Given instruction>
List every line of the records that contains the word "distant".

Data in this exercise>
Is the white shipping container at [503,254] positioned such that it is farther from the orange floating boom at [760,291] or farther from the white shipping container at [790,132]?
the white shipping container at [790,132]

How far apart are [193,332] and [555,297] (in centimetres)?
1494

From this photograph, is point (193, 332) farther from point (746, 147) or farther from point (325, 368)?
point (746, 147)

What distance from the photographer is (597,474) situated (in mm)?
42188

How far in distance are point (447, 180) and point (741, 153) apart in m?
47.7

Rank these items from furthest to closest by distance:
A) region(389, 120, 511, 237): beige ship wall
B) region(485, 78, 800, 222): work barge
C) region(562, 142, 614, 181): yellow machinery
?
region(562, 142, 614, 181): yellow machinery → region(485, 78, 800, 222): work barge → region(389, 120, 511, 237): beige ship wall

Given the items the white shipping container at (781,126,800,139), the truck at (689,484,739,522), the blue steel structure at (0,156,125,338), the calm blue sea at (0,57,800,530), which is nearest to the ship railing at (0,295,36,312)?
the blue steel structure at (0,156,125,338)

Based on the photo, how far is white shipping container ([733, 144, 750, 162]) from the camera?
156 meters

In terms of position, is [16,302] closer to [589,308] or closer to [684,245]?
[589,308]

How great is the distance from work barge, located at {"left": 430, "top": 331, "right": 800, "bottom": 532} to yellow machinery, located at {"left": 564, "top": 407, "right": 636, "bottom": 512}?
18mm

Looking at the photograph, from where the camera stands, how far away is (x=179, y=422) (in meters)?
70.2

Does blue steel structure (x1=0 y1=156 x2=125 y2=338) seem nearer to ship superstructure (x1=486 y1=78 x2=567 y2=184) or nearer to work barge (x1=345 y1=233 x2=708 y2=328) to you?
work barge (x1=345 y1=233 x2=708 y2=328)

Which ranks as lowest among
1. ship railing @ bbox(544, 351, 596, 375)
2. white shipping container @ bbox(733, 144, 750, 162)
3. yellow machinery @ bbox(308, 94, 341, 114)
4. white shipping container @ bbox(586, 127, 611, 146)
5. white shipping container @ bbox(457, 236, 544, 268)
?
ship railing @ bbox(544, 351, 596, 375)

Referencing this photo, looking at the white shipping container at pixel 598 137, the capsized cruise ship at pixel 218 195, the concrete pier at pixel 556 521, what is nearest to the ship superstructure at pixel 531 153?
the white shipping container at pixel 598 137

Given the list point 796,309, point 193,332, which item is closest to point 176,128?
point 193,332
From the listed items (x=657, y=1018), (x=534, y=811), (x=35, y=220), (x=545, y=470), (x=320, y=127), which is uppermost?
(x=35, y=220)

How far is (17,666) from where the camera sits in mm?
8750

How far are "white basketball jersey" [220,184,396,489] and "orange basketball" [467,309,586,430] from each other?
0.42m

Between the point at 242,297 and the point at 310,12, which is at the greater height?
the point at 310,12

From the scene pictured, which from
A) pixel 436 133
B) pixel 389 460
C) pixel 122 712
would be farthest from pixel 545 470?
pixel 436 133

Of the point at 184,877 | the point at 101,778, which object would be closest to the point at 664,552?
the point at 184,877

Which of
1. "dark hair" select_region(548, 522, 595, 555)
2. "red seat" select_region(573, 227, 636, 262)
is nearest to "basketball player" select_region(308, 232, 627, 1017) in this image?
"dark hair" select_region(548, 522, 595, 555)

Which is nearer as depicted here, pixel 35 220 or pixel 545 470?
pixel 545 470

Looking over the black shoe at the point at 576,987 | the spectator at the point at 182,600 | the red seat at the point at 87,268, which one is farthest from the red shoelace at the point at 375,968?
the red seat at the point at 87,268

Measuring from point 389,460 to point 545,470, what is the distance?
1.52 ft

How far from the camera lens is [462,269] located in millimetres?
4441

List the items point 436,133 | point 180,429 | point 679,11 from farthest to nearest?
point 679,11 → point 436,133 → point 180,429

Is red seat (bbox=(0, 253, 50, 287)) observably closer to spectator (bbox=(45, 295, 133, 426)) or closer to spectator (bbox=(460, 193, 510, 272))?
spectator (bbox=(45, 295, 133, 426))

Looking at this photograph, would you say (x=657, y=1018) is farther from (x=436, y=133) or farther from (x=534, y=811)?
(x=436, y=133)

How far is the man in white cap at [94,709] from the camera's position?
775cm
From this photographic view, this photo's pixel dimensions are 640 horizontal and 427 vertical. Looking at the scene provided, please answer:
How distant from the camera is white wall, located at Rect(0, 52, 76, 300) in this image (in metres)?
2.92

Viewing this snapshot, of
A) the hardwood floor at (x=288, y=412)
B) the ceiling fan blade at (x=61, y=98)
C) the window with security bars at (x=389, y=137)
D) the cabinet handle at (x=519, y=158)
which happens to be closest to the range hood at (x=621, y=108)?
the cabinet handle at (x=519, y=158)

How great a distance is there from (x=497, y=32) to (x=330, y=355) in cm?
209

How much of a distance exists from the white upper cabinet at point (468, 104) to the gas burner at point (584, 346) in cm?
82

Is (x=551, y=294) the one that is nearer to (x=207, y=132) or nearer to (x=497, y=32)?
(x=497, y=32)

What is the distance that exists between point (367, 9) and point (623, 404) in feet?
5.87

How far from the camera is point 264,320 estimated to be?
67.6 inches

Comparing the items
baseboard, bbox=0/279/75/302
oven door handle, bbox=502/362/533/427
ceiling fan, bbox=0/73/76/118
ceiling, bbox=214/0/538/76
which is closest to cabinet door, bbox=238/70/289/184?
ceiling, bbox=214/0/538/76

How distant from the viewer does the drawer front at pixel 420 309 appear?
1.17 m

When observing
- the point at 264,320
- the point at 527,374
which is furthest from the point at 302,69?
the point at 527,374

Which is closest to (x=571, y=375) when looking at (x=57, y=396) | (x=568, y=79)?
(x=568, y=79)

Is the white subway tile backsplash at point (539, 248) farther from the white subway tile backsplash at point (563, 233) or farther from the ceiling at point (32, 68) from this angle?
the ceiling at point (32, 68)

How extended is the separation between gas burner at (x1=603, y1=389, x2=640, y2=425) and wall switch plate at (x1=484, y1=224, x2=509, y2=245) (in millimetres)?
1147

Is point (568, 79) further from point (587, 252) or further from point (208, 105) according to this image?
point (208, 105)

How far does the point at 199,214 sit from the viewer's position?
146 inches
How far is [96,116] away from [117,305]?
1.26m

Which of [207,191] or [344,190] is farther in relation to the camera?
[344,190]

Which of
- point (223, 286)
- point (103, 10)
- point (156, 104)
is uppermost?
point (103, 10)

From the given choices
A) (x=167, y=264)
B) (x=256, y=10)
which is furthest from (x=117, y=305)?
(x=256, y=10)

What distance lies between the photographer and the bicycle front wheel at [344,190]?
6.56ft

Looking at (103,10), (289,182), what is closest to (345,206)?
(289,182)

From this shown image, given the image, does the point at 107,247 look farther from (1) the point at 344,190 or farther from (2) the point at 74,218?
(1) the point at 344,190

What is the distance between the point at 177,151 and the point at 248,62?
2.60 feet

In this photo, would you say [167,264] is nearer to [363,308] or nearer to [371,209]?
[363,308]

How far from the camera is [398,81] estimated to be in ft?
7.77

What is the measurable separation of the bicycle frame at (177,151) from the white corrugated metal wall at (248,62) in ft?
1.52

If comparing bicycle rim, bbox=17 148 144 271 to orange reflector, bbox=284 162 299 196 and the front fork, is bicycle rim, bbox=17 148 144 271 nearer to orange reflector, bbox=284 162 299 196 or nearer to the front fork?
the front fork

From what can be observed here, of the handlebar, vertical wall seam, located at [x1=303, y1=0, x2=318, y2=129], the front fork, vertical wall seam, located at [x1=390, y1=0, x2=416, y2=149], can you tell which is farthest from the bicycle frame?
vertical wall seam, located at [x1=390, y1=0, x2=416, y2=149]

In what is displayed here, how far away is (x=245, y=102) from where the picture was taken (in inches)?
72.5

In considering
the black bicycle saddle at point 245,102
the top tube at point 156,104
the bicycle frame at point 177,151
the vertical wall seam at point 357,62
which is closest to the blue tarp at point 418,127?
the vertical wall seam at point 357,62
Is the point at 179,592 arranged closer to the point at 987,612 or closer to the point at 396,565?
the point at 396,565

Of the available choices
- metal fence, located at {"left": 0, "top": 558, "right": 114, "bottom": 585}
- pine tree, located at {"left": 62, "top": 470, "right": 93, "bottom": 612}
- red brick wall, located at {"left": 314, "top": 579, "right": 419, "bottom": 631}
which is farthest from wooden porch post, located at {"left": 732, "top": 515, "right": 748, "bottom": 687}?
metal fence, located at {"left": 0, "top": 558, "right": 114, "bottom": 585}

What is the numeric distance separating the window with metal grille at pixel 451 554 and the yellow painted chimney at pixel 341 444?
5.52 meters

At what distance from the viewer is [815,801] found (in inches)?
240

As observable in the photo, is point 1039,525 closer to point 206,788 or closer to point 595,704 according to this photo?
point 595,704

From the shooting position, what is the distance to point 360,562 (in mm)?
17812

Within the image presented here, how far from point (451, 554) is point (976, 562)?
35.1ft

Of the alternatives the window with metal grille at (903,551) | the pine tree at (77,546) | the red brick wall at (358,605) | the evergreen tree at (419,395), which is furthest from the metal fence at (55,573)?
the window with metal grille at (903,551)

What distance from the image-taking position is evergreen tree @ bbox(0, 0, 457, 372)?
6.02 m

Task result>
How distant from the camera is white wall, located at Rect(0, 52, 76, 300) in this image (in metres)?
How distant from the viewer does the drawer front at pixel 420 309 appear?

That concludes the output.